I see that Laloos brand uses: Goat milk, evaporated cane juice, egg yolks, locust bean gum, guar gum and carrageenan. I also found a recipe where the only hydrocolloid is "arrowroot" (cream, egg yolks, maple syrup, arrowroot). 

For 1 (or 2 quarts) of Goat Milk Ice Cream - HOW MUCH in MEASUREMENT of these hydrocolloids and in what combination would you find the best to achieve this. The simpler the better but sometimes it takes tweaking with a few of these to get what you want. I am trying to use one or a combination of these natural gelling agents - not manufactured ones.

Hope someone finds this challenge interesting and I will hear some feedback. Thank you!!
Beebo


----------



## boar_d_laze (Feb 13, 2008)

Beebo, 

I don't think you quite get what most of the emulsifiers, hydrocolloids, stabilizers, etc., do in ice cream. They don't so much control the final texture, as you seem to think, but keep the ice cream free from ice crystals as it warms up and cools down in the service/storage cycle. Since you're making your ice cream at home, not shipping it, not subjecting it to partial melts and refreezes, this isn't really an issue for you. The thickeners basically act as a substitute for fat. That also doesn't seem to be in issue. At least you haven't mentioned it. You have mentioned a distaste for custards, but if you want smooth -- we're stuck with using heat to cook the base -- then gently removing it by chilling the base thoroughly before freezing. 

One of the right techniques for controlling ice cream texture is with fat via egg yolk and percentage of butterfat. Since goat cream per se isn't what you'd call available, we'll forego the butterfat option and add fat in the form of egg yolks. The yolks will also help with texture with emulsification processes and "tightening" over heat. Heating the eggs to make a custard base is another way to control texture, then sieving to remove any bubbles. FWIW, you might want to think about the fact that you need hot milk to incorporate most of the emulsifiers and hydrocolloids anyway. So, taking this option isn't going to put you out any.

Work task 1
In the ice cream thread, what does the reply say the thickeners basically act as a substitute for?
Work task 2
Retype everything in the ice cream thread from "For 1 (or 2" down to "feedback. Thank you!!".
Work task 3
Continue the ice cream thread from the point where it stops.
The listing that comes next has no connection to the ice cream thread.

Data segment
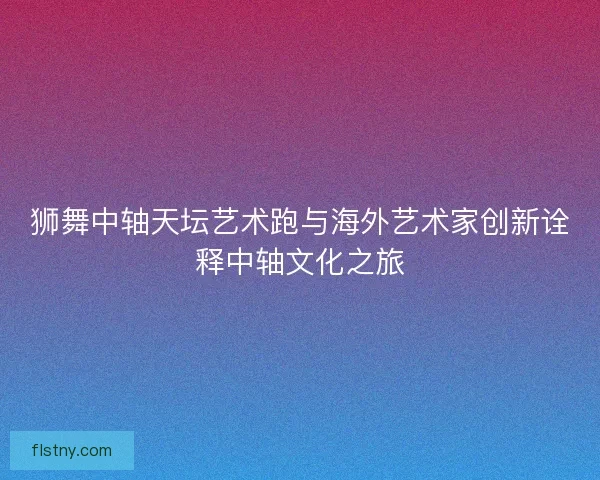 狮舞中轴天坛艺术跑与海外艺术家创新诠释中轴文化之旅 狮舞中轴天坛艺术跑与海外艺术家创新诠释中轴文化之旅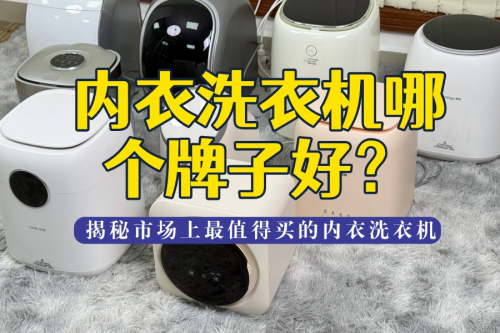 内衣洗衣机哪个牌子好?一文带你揭秘市场上最值得买的内衣洗衣机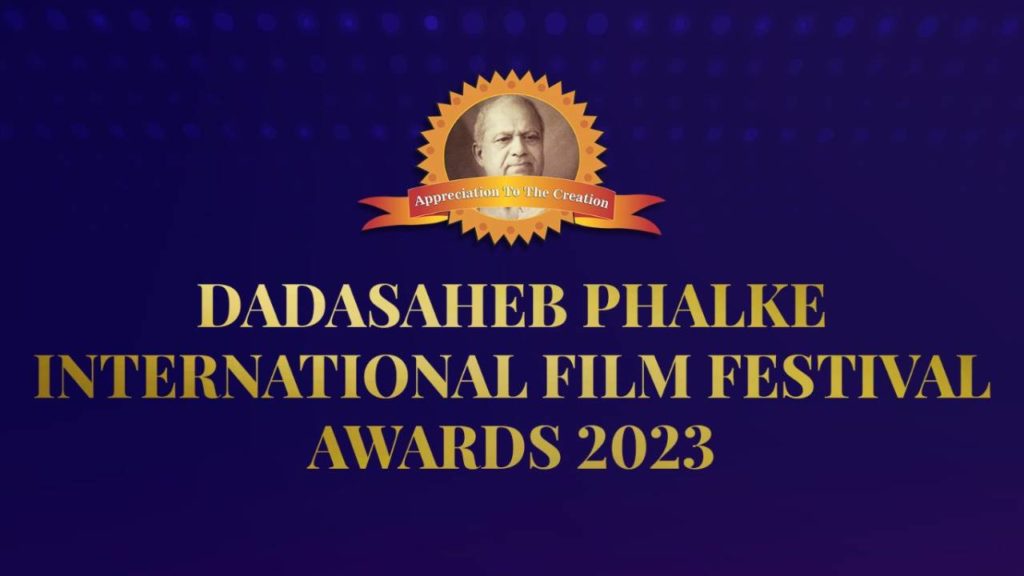 Dadasaheb Phalke International Film Festival Awards 2023 full list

Result 1
Fat.

Result 2
For 1 (or 2 quarts) of Goat Milk Ice Cream - HOW MUCH in MEASUREMENT of these hydrocolloids and in what combination would you find the best to achieve this. The simpler the better but sometimes it takes tweaking with a few of these to get what you want. I am trying to use one or a combination of these natural gelling agents - not manufactured ones.

Hope someone finds this challenge interesting and I will hear some feedback. Thank you!!

Result 3
Indeed, whenever the terms "smooth," "velvety" or "silky" describe the desired result for the diner, the chef's mind should be thinking "sieve," "Chinese cap," and "tamis." 

A good starting recipe for rich goat ice cream would go something like this:

3 cups goat milk
2 whole vanilla beans
4 egg yolks
3/4 cup honey

Put goat milk in a sauce pan. Split vanilla beans, scrape the bean interior into the milk, add the scraped pods, and bring to a bare simmer. Remove from heat, sieve and return vanilla pods to the milk. 

While milk is coming to heat, beat egg yolks until smooth and lemon colored. Remove the vanilla pods from the milk, and whisk the honey in. When the honey is incorporated, add the milk to the eggs, and mix thoroughly. Let stand to cool for a few minutes, and for the bubbles to settle. Sieve a second time. Cover with cling wrap, and hold in refrigerator until cold. When well chilled, you may process in ice cream freezer. Makes about a quart.

Note the simplicity -- which is a hallmark of any good home made ice cream recipe.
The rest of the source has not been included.